# Testing 

This notebook contains the code used to test the model with real data. 

We will see if a text is **written by an AI** or by a **human**.

In [1]:
import tensorflow, keras, numpy as np

In [2]:
import re
import nltk
from nltk.corpus import stopwords



if not nltk.data.find('corpora/stopwords'):
    nltk.download('stopwords')

stop_words = set(stopwords.words('english'))


def clean_text(text):
    
    text = text.lower()
    
    
    text = re.sub(r"http\S+|www\S+|https\S+", '', text, flags=re.MULTILINE)
    

    
    text = re.sub(r'[^\w\s]', ' ', text)
    
    
    text = ' '.join([word for word in text.split() if word not in stop_words])
    
    return text

Preprocess for Bert e Contrastive

In [3]:
from transformers import AutoTokenizer

model_check='bert-base-uncased'

tokenizer = AutoTokenizer.from_pretrained(model_check)

def encode_text(text, tokenizer):
    encoded = tokenizer.batch_encode_plus(
        text,
        add_special_tokens=True,
        max_length=512,
        padding='max_length',
        truncation=True,
        return_attention_mask=True,
        return_tensors="tf",
    )
    
    input_ids = np.array(encoded["input_ids"], dtype="int32")
    attention_masks = np.array(encoded["attention_mask"], dtype="int32")

    return {
        "input_ids": input_ids,
        "attention_masks": attention_masks
    }

  from .autonotebook import tqdm as notebook_tqdm


This is the preprocessing for the Feed Forward Neural Network.

In [4]:
import tensorflow as tf
from tensorflow.keras.preprocessing.text import Tokenizer
from tensorflow.keras.preprocessing.sequence import pad_sequences

def preprocess_data_ffn(dataset):
    
    tokenizer = Tokenizer(oov_token="<OOV>")
    texts = [data['text'] for data in dataset]
    tokenizer.fit_on_texts(texts)
    sequences = tokenizer.texts_to_sequences(texts)
    padded_sequences = pad_sequences(sequences, maxlen=977, padding='post')
    return padded_sequences

Load all the models we have

In [5]:
from transformers import TFBertModel
from keras.models import load_model

bertfinetuned = load_model(filepath='../Models/Finetuned-BERT.h5', custom_objects={'TFBertModel': TFBertModel}, compile=False)
ffn = load_model(filepath='../Models/SimpleFFN.h5', custom_objects={'TFBertModel': TFBertModel}, compile=False)
contrastive = load_model(filepath='../Models/contrastive_classifier (1).h5', custom_objects={'TFBertModel': TFBertModel}, compile=False)

bert = {
    'model': bertfinetuned,
    'name': 'BERT Finetuned'
}

ffn = {
    'model': ffn,
    'name': 'Simple FFN'
}

contrastive = {
    'model': contrastive,
    'name': 'Contrastive'
}

models = [bert, contrastive, ffn]

Dataset creation

In [13]:
human1 = """There is a moral obligation for everyone to do what they can to avoid bloodshed and aggression everywhere.

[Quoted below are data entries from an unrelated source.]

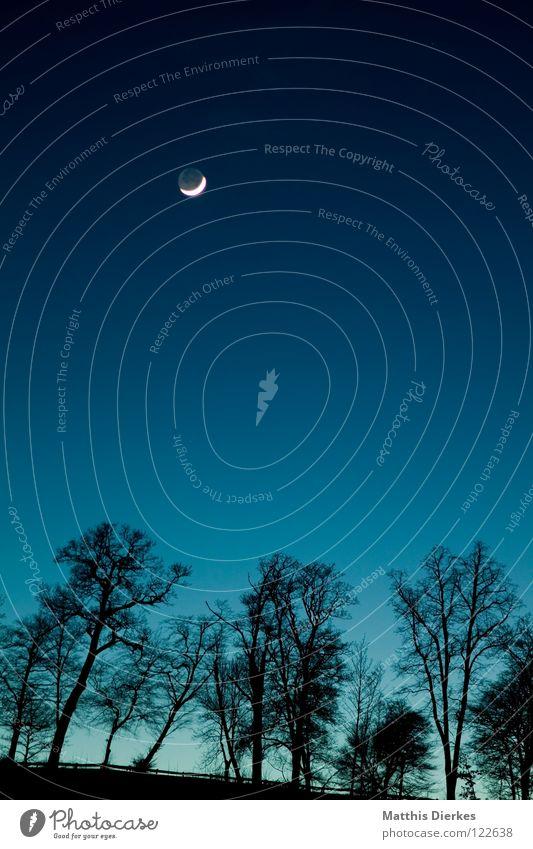 Mond Abend Nacht Wald Baum Verlauf Halbmond Himmel Beleuchtung Götter Glaube geheimnisvoll mystisch Geäst kalt Wolf Werwolf Romantik Angst unheimlich gruselig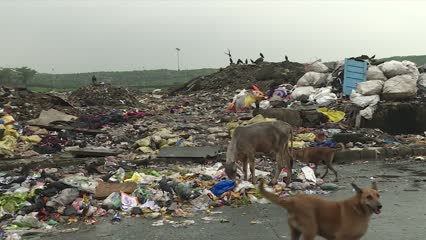 India plans to ban or phase out use of plastics | Video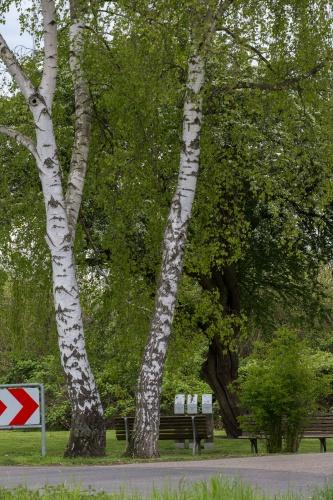 Chlodwig-Poth-Weissdorn mit Blueten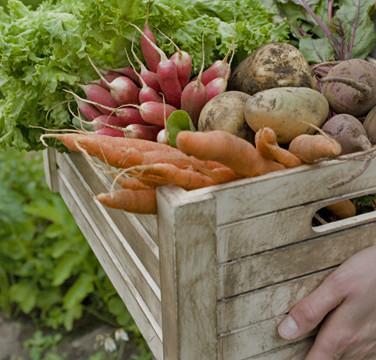 Cesta de vegetais e legumes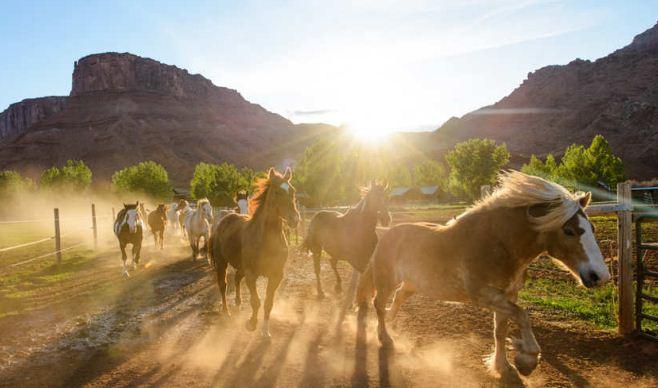 Лошади в загоне на ранчо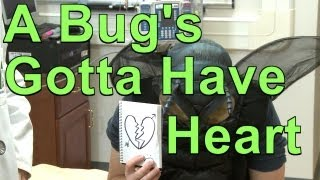 A Bug's Gotta Have Heart | A Moment of Science | PBS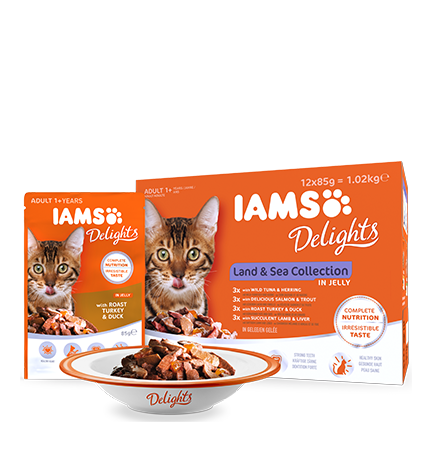 IAMS Delights Land & Sea Collection in Jelly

Now Stack Overflow is a collaborative effort. It works best when it's completely apolitical, i.e. serves people everywhere equally. In that we should be fully aware that it can do both good and bad, please don't entertain any illusion there.

Example: Maybe Russian military attack systems were programmed with the help of knowledge from Stack Overflow and that might have increased their efficacy. Given the large amount of knowledge stored here and the large number of visits to Stack Overflow, that might even be very likely.

I don't know exactly what you have in mind, but if for example, Stack Overflow were to temporarily switch off its Russian language localized site or restrict access to the English main site based on geography, I would have some sympathies for that and would say we should discuss and consider it.

That would put Russia on one level as for example Iran, but well, I think that might be kind of appropriate.

Given that Stack Overflow Inc. is a private owned company, I do not think that to be very likely though. Morality for companies has yet to be developed.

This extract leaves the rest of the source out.